Situasi ini menciptakan ketidakadilan yang terasa pedih. Musa, seorang Nabi agung, dan Khidir, hamba Allah yang saleh, ditolak jamuan dasar. Ini menjadi latar belakang penting untuk memahami tindakan Khidir berikutnya. Masyarakat yang menolak memberikan bantuan minimal kepada musafir yang kelaparan, kemudian justru menerima bantuan tak terduga dari musafir tersebut.
Banyak ulama tafsir, seperti Al-Qurtubi dan Ibnu Katsir, menekankan aspek moral dari penolakan penduduk kota. Dalam Islam, menjamu tamu (terutama musafir) adalah bagian dari iman. Penolakan mereka bukan sekadar kekurangan sumber daya, melainkan kekurangan spiritual dan moral. Kondisi ini memperkuat persepsi Nabi Musa tentang ketidaklayakan mereka untuk menerima kebaikan.
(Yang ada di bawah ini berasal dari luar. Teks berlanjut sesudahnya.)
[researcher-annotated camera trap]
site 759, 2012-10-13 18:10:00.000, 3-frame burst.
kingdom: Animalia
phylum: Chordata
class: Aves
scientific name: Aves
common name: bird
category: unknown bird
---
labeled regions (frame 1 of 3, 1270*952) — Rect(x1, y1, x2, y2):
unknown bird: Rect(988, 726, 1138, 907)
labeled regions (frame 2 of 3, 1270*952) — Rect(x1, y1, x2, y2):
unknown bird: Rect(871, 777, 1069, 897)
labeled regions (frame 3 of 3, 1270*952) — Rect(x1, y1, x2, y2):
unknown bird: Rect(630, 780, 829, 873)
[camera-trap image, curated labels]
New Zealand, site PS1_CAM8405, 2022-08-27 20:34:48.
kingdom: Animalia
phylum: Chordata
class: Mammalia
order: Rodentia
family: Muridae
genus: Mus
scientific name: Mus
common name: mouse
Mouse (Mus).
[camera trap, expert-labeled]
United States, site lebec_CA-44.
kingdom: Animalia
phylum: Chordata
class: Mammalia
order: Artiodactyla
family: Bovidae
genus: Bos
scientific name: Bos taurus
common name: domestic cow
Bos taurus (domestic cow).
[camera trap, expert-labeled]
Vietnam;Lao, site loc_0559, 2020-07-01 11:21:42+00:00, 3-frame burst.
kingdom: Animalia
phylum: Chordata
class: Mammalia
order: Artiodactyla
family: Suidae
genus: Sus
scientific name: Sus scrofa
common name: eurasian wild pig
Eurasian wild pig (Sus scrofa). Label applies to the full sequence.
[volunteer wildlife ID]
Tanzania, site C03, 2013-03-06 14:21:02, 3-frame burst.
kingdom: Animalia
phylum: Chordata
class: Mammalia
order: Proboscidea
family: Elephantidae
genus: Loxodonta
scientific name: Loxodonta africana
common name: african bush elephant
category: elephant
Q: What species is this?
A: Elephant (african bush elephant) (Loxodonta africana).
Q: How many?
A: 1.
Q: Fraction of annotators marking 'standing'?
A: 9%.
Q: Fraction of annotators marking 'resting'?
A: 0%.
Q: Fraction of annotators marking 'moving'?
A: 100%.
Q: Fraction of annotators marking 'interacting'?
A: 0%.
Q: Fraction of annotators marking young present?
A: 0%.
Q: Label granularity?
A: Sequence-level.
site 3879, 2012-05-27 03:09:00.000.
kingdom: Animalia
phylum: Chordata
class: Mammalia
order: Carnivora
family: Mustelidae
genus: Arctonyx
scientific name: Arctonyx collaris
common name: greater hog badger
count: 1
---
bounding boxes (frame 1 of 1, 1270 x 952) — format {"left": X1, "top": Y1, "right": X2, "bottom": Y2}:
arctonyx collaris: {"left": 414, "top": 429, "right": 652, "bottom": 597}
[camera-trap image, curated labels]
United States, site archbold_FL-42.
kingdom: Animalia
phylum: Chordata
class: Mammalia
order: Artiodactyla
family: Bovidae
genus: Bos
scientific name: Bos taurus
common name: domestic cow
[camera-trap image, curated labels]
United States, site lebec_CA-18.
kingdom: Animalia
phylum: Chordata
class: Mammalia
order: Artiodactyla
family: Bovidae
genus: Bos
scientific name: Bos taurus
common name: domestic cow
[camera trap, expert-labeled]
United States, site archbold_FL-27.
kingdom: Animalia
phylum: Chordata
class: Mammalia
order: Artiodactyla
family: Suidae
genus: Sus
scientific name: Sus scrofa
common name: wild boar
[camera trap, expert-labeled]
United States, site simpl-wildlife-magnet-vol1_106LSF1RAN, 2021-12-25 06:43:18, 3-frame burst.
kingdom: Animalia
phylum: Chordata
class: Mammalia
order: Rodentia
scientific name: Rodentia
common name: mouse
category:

Setelah penolakan yang menyakitkan, Nabi Musa dan Khidir tidak berdiam diri menuntut hak. Mereka melanjutkan perjalanan, dan di tengah kota yang tidak ramah itu, mereka menemukan sebuah kondisi yang memerlukan intervensi.
Ayat ini melanjutkan: فَوَجَدَا فِيهَا جِدَارًا يُرِيدُ أَنْ يَنْقَضَّ فَأَقَامَهُ (Kemudian keduanya mendapatkan di negeri itu dinding rumah yang hampir roboh, maka Khidir menegakkan dinding itu).
1. **جِدَارًا (Jidar):** Artinya dinding. Ini adalah dinding yang menjadi batas atau penyangga suatu bangunan. Dalam konteks ayat 82, kita tahu dinding ini menyembunyikan harta karun.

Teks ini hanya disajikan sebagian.